- [Provided records]
▬▬▬▬▬▬

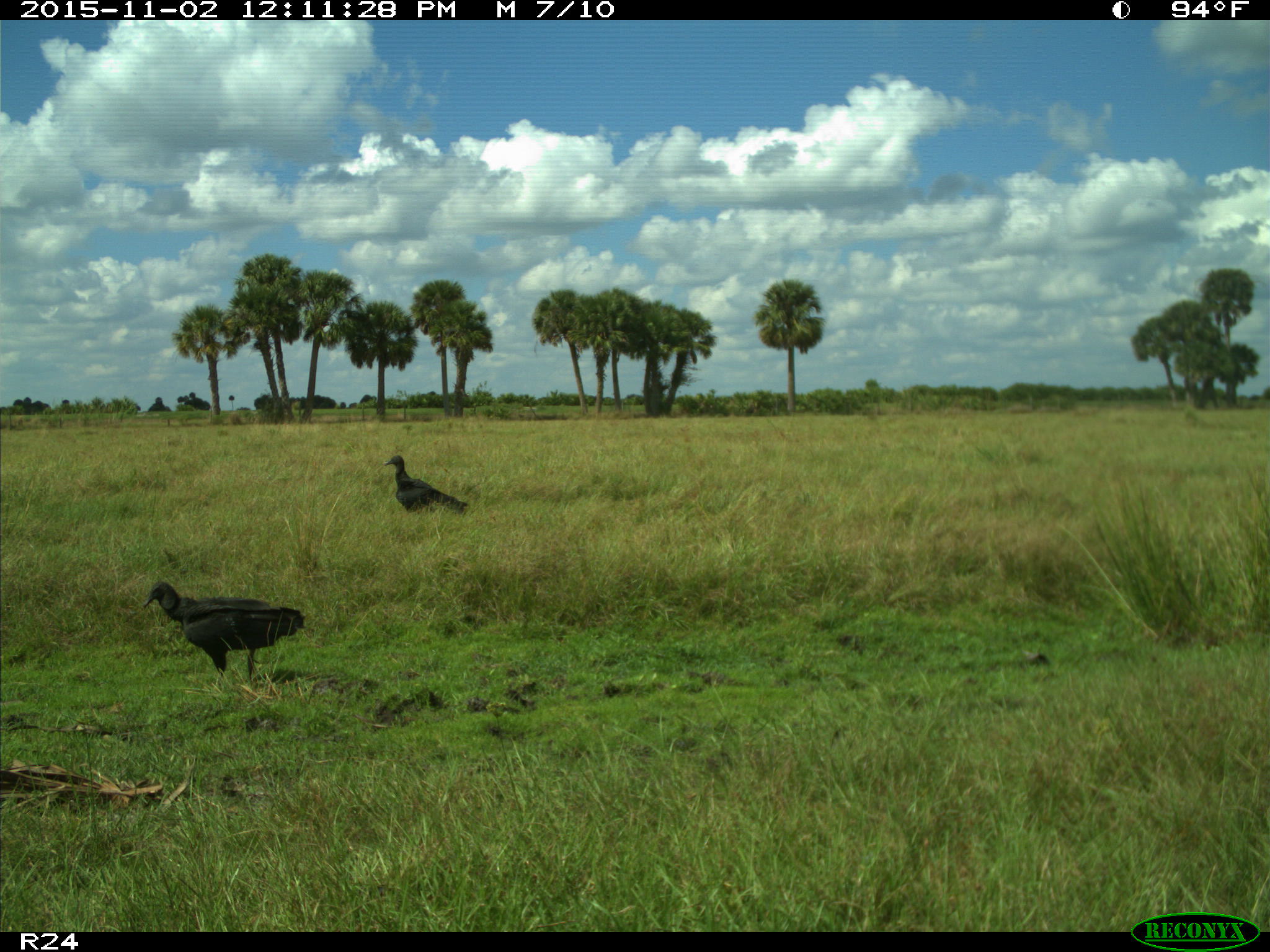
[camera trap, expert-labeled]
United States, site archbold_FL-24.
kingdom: Animalia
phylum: Chordata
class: Aves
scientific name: Aves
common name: birds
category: unidentified bird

▬▬▬▬▬▬

- [What you need to do] Pictures are to be dropped; every line of the records is to be returned unchanged.

- [Exercise result]
[camera trap, expert-labeled]
United States, site archbold_FL-24.
kingdom: Animalia
phylum: Chordata
class: Aves
scientific name: Aves
common name: birds
category: unidentified bird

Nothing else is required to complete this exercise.